§ **Dataset**:

###

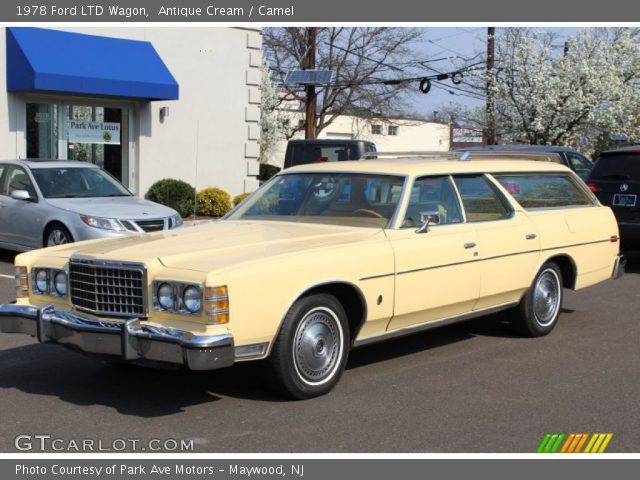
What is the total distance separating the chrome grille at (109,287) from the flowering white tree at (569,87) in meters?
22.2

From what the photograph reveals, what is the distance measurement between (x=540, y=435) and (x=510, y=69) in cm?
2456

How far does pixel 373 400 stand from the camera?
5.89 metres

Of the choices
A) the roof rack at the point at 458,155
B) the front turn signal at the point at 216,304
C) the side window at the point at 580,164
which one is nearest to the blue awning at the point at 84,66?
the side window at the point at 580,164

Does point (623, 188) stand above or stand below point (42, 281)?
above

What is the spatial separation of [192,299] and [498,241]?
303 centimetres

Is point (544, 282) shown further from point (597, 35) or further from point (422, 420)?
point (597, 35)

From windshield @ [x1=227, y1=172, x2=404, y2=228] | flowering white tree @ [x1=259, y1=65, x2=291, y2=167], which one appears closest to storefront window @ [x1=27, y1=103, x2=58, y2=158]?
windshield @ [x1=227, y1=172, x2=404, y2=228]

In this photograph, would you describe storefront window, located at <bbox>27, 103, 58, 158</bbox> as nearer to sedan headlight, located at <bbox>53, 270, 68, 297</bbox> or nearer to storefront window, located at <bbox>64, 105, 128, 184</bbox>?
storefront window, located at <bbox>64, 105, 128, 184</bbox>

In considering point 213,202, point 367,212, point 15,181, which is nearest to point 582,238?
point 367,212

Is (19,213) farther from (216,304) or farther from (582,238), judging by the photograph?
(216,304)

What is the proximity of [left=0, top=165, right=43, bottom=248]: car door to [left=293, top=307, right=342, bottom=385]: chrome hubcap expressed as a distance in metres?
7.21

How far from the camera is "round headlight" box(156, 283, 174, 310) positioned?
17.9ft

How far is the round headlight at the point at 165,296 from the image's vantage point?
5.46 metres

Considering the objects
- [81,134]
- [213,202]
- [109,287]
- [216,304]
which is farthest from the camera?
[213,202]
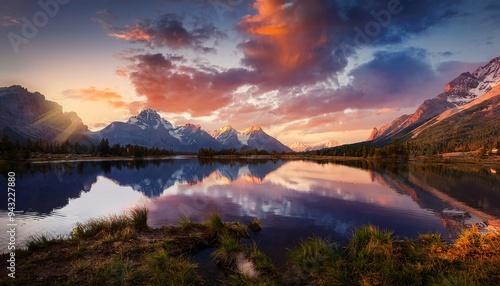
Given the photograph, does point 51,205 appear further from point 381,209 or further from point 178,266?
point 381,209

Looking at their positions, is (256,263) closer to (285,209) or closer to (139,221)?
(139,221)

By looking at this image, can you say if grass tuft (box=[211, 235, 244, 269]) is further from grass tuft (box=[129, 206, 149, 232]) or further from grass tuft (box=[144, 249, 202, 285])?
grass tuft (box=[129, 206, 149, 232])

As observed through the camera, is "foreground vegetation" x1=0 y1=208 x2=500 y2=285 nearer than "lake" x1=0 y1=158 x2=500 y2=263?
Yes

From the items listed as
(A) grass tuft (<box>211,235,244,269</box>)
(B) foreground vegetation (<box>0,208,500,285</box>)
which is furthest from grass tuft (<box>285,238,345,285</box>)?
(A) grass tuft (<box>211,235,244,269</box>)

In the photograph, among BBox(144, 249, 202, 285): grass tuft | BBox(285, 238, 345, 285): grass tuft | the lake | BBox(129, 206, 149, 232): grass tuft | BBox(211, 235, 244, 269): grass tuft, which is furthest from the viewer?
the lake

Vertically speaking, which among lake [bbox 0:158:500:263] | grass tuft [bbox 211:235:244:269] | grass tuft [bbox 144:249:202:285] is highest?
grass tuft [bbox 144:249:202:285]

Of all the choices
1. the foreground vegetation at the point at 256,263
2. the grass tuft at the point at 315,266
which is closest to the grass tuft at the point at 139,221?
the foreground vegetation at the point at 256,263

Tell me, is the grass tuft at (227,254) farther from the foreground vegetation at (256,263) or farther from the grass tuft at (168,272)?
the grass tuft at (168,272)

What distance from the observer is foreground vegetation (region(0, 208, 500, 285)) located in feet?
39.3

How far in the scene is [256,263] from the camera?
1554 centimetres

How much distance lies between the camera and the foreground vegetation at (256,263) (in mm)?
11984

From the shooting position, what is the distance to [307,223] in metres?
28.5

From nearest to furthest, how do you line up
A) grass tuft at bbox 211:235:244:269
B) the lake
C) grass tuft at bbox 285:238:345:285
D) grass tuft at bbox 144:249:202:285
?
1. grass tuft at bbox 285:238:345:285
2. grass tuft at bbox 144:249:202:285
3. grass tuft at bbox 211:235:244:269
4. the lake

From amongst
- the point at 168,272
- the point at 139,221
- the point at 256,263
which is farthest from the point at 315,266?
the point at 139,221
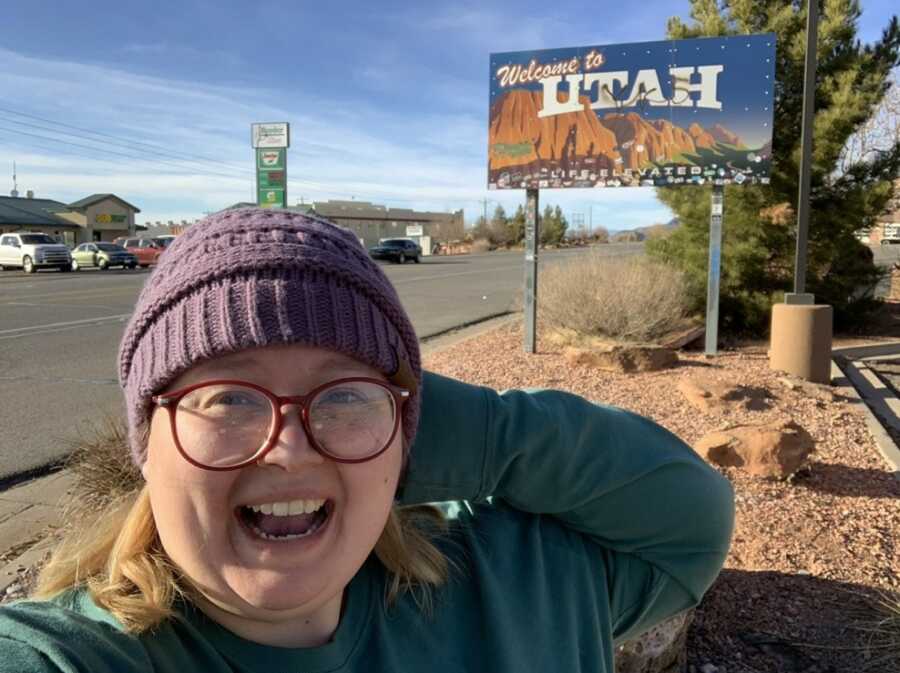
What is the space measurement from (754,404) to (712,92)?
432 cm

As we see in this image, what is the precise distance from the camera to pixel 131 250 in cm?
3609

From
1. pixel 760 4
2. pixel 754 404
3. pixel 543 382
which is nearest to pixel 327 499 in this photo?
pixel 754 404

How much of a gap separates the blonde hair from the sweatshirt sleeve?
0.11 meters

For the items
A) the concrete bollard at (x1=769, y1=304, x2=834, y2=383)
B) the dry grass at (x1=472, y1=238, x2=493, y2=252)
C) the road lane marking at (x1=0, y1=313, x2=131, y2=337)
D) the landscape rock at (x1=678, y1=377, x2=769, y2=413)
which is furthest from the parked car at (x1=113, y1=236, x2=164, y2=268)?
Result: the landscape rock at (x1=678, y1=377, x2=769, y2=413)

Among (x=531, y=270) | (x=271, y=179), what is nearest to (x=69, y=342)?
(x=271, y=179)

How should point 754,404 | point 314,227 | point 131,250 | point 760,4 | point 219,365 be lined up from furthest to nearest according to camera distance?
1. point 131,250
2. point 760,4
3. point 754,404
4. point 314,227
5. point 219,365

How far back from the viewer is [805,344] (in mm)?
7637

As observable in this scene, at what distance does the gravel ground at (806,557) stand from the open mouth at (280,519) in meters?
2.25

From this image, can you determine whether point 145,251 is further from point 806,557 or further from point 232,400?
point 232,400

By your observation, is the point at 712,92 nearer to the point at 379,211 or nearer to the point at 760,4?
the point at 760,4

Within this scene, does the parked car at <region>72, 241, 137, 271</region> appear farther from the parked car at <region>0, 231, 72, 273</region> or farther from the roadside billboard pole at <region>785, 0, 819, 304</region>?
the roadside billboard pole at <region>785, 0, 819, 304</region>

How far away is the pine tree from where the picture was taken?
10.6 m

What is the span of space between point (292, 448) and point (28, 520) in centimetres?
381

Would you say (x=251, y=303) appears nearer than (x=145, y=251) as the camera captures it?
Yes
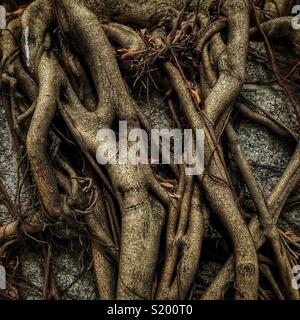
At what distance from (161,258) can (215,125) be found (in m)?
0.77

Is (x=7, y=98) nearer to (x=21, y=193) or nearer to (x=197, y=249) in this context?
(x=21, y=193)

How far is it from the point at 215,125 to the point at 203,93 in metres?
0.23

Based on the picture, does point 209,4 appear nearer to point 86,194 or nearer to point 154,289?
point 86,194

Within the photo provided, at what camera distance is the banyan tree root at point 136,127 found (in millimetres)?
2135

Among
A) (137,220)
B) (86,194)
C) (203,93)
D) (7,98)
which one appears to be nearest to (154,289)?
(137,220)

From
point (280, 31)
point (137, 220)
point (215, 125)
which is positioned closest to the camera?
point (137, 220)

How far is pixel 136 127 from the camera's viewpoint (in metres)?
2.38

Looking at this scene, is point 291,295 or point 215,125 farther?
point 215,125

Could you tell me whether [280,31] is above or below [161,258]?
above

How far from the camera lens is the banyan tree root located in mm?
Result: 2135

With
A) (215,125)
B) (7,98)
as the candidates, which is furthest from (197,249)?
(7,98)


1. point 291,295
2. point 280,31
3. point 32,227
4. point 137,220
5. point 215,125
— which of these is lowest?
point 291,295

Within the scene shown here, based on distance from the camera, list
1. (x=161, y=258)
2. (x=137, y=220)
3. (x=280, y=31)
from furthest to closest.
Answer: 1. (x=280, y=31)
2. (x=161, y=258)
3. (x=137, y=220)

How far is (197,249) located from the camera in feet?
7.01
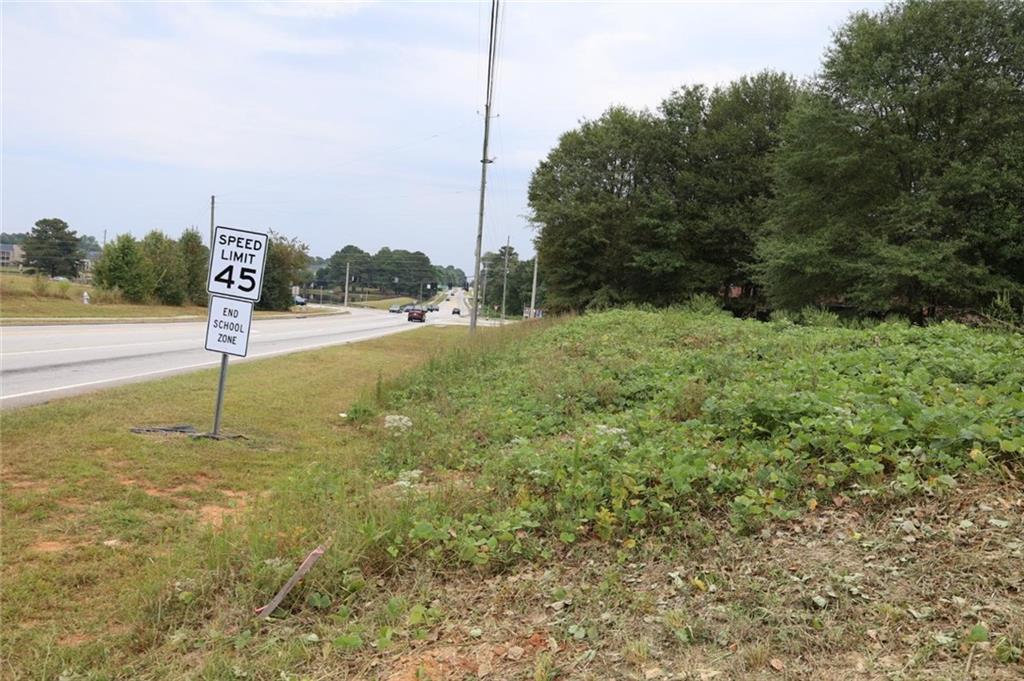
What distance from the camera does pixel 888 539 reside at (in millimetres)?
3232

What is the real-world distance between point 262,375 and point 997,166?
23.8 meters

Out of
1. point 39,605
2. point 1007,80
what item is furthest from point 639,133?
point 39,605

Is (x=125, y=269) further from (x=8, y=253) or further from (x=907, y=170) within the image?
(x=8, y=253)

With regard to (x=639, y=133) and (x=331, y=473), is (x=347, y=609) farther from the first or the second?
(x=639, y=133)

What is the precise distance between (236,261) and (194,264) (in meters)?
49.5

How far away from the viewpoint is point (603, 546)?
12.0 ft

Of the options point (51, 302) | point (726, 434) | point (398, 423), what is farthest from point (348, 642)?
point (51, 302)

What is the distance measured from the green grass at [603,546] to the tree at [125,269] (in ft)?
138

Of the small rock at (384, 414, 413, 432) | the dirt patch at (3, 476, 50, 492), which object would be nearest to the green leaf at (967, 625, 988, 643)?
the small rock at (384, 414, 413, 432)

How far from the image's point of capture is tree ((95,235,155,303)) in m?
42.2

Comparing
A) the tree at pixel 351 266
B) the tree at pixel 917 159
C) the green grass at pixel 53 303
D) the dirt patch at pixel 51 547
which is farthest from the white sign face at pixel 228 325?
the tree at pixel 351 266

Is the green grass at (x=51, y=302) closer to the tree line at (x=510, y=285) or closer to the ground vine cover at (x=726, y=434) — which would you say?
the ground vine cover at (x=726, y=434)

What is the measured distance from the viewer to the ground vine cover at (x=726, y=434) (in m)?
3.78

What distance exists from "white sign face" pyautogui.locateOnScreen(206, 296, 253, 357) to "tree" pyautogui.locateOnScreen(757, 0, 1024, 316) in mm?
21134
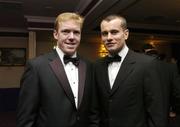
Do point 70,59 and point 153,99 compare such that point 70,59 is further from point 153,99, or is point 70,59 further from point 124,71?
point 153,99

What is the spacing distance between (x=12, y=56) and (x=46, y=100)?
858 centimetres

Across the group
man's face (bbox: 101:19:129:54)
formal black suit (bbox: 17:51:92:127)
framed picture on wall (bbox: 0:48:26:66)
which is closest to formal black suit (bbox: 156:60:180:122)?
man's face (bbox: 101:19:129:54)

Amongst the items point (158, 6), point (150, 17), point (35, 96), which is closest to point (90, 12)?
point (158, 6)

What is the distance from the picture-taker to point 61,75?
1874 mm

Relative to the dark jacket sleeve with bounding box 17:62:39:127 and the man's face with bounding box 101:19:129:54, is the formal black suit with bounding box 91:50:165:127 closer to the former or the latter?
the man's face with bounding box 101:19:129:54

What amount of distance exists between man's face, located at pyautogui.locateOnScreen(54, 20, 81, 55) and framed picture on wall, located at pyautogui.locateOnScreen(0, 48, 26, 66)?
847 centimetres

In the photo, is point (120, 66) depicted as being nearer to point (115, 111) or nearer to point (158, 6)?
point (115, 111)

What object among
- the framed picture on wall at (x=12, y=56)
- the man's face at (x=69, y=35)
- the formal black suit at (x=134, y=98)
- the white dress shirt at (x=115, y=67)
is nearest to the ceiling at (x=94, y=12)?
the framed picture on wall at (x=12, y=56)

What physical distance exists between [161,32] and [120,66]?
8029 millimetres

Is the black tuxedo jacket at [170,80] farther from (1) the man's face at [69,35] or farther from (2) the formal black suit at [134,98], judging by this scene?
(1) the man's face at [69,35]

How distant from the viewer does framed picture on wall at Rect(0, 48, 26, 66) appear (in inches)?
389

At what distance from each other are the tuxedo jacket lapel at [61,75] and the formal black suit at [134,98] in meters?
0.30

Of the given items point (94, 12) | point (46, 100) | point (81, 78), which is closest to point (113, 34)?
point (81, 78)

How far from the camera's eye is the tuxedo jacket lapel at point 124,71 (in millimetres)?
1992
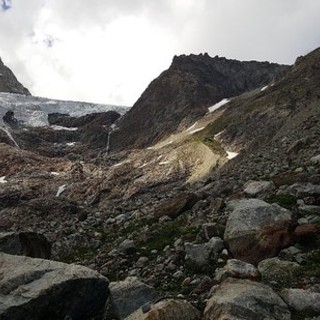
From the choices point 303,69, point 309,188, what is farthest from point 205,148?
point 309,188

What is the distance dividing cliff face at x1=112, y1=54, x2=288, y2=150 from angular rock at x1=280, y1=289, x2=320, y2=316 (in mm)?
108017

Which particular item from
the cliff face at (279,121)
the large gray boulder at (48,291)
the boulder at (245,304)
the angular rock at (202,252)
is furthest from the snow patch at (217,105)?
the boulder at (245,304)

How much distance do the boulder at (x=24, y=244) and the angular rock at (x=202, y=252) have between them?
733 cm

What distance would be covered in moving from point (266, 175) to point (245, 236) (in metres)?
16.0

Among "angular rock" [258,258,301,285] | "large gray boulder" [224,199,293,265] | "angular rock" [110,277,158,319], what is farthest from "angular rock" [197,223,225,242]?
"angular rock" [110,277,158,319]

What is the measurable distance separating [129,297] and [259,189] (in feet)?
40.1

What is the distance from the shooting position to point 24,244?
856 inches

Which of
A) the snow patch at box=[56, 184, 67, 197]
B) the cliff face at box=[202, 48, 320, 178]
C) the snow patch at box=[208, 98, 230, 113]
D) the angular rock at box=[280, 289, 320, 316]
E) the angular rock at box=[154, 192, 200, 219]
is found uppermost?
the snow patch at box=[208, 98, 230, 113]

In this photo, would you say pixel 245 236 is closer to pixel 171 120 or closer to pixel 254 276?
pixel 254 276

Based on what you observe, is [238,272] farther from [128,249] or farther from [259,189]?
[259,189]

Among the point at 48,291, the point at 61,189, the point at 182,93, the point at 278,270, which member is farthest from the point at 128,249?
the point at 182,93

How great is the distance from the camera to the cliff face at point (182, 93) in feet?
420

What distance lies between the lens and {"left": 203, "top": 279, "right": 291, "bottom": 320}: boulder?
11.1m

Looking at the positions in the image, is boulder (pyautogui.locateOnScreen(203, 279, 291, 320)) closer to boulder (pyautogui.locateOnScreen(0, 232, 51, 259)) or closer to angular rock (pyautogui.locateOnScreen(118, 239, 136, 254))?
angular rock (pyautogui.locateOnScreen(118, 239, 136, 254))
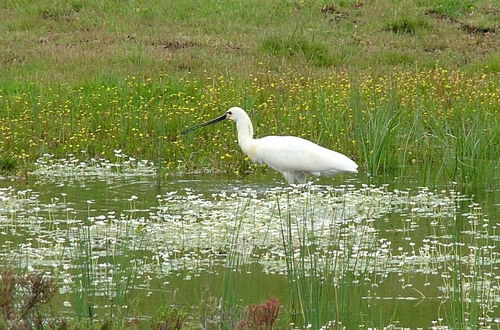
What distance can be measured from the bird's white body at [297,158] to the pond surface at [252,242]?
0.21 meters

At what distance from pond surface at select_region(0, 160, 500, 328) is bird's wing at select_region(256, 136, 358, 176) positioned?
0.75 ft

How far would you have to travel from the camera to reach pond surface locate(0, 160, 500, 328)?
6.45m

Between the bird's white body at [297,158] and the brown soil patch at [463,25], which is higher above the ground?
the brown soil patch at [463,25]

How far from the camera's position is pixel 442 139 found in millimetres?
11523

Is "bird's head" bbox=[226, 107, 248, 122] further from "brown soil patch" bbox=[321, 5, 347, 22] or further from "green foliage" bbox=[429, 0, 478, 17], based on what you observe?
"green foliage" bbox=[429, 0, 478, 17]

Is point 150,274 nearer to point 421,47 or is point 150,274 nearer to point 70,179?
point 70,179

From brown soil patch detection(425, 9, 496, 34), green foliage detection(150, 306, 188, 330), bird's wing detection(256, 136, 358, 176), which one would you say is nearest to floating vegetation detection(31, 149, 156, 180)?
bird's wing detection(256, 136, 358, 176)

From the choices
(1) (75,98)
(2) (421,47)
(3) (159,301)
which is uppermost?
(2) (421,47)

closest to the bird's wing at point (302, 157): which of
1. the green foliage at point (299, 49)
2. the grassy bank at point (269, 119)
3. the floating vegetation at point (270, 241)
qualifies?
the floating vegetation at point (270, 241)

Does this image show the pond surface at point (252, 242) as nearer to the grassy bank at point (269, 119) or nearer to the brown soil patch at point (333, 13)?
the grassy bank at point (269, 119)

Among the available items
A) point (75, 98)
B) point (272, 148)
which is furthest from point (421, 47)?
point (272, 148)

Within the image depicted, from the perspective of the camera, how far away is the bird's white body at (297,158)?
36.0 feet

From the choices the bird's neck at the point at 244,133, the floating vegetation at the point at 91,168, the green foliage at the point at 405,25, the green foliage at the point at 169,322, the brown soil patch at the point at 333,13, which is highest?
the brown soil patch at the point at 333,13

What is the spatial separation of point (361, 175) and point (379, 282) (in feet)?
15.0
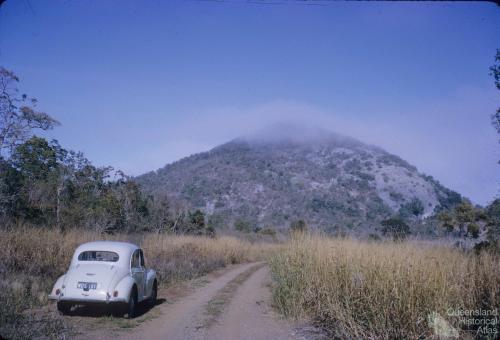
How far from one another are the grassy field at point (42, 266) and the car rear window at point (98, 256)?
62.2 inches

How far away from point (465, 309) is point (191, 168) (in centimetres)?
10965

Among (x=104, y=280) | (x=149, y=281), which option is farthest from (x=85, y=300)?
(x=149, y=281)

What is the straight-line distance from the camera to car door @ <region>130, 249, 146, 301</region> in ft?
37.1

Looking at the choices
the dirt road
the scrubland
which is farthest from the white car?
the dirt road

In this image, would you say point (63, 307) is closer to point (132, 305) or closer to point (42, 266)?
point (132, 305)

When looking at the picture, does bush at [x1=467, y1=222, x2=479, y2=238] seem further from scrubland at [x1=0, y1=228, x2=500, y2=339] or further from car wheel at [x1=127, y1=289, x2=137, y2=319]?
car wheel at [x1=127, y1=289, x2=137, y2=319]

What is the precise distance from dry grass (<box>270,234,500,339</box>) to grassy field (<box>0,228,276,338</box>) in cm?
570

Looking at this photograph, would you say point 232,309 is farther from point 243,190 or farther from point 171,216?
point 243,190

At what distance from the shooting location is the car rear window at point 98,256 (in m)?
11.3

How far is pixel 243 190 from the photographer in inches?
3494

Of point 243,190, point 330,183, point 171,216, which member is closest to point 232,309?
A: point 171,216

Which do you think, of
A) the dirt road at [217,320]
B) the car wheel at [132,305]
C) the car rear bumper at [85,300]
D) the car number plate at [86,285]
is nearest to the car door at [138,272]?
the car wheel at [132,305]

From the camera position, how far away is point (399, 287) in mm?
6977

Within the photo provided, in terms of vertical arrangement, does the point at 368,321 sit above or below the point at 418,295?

###

§ **Written problem**: Transcribe only the trailing portion of the entries above: the line that contains "At what distance from the" and each line after it.

§ **Exercise response**:
At what distance from the shooting location is the car rear window at point 98,256 (in m)?
11.3

How far is pixel 243 190 from the photographer in inches?
3494

Of point 243,190, point 330,183, point 171,216, which member is closest to point 232,309?
A: point 171,216

Which do you think, of
A) the dirt road at [217,320]
B) the car wheel at [132,305]
C) the car rear bumper at [85,300]
D) the car number plate at [86,285]
is nearest to the car door at [138,272]?
the car wheel at [132,305]

From the camera position, how far away is point (399, 287) in mm?
6977

Within the photo provided, in terms of vertical arrangement, does the point at 368,321 sit above or below the point at 418,295?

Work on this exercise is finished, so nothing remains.